§ Work task: Your output should be the line with "order: Eulipotyphla" followed by every remaining line of the entries, reproduced exactly.

[Collected data]
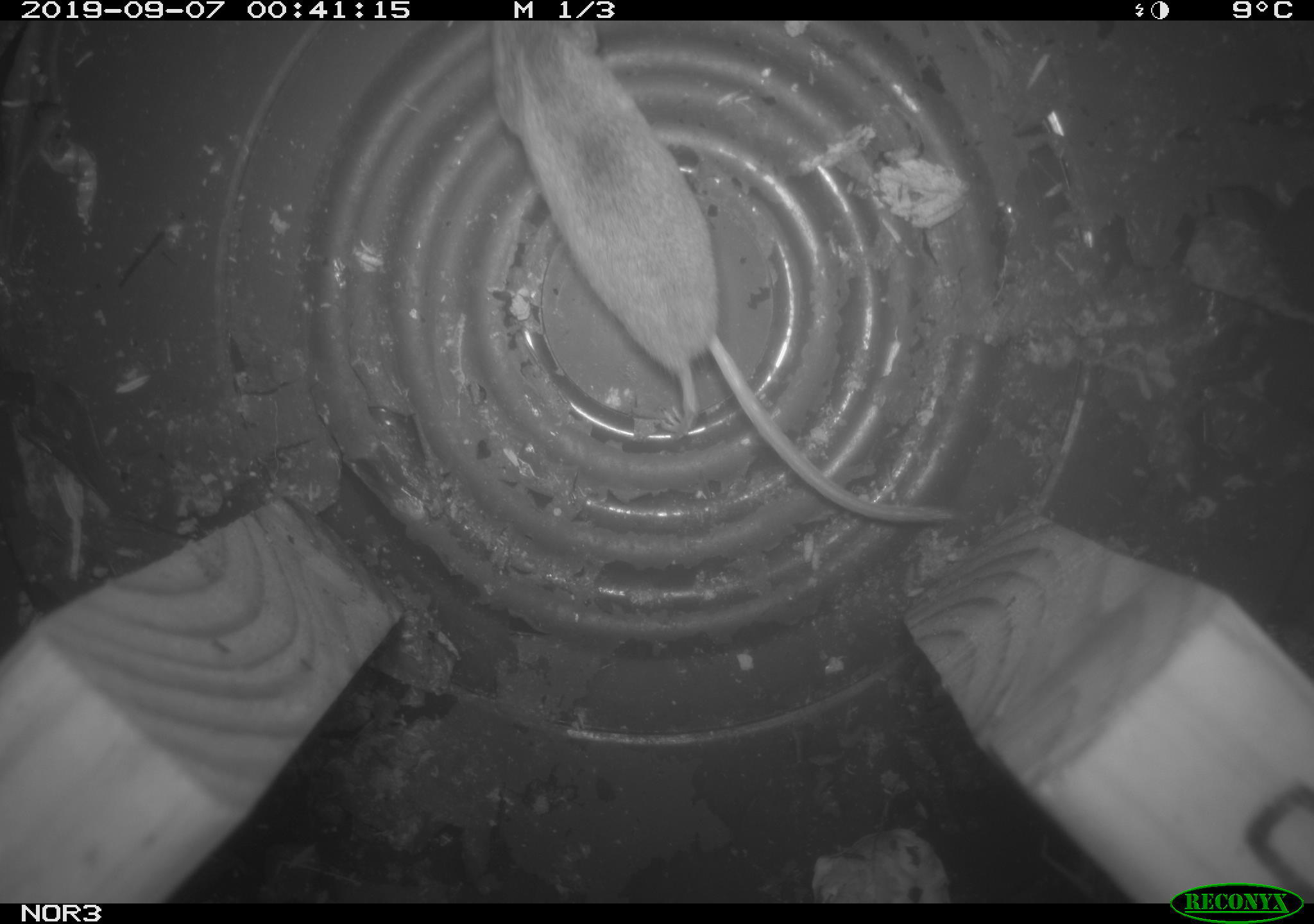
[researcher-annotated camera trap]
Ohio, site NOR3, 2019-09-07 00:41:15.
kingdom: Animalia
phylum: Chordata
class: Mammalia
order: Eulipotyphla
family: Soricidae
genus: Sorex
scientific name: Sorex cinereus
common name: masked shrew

§ Completed exercise:
order: Eulipotyphla
family: Soricidae
genus: Sorex
scientific name: Sorex cinereus
common name: masked shrew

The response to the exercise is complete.